**Reading text**
○ ○ ○ ○
The rule is that the partitive article doesn't become de in the construction C'est/Ce sont. I see another parallel:
_C'est de la bière --> Ce n'est pas de la bière._
This is beer. --> This is not beer.
Ce sont des pommes de terre. --> Ce ne sont pas des pommes de terre.
These are potatos. --> These aren't potatos.
So, here we have the partitive article in both French sentences and its equivalent in the English ones, that's to say its absence. 
du/de la/d'/des = ø (very often, but not always).

Using _être_ to point out the absence of something we need another construciton, for instance:
_Il n'y a pas de_
_Il y a *du *vin. There's (some) wine._
but 
_Il n'y a pas *de* vin. There's *no* wine._

I hope I didn't make any mistake in what I've just written. 

Tom


----------



## geostan

Thomas1 said:


> So, here we have the partitive article in both French sentences and its equivalent in the English ones, that's to say its absence.
> du/de la/d'/des = ø (very often, but not always).
○ ○ ○ ○
**Source data**

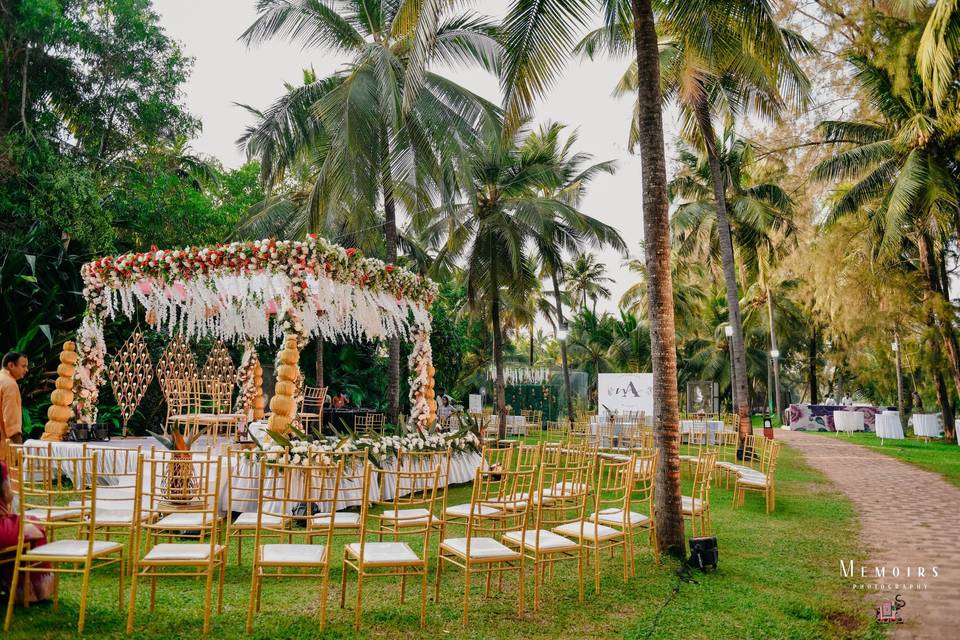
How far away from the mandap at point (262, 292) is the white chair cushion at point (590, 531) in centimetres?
383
○ ○ ○ ○
**What you are asked to do**
Copy the passage of the forum post on the French partitive article starting with "The rule is" and going on through "These aren't potatos.", substituting "milk" for "beer".

**Response to this task**
The rule is that the partitive article doesn't become de in the construction C'est/Ce sont. I see another parallel:
_C'est de la bière --> Ce n'est pas de la bière._
This is milk. --> This is not milk.
Ce sont des pommes de terre. --> Ce ne sont pas des pommes de terre.
These are potatos. --> These aren't potatos.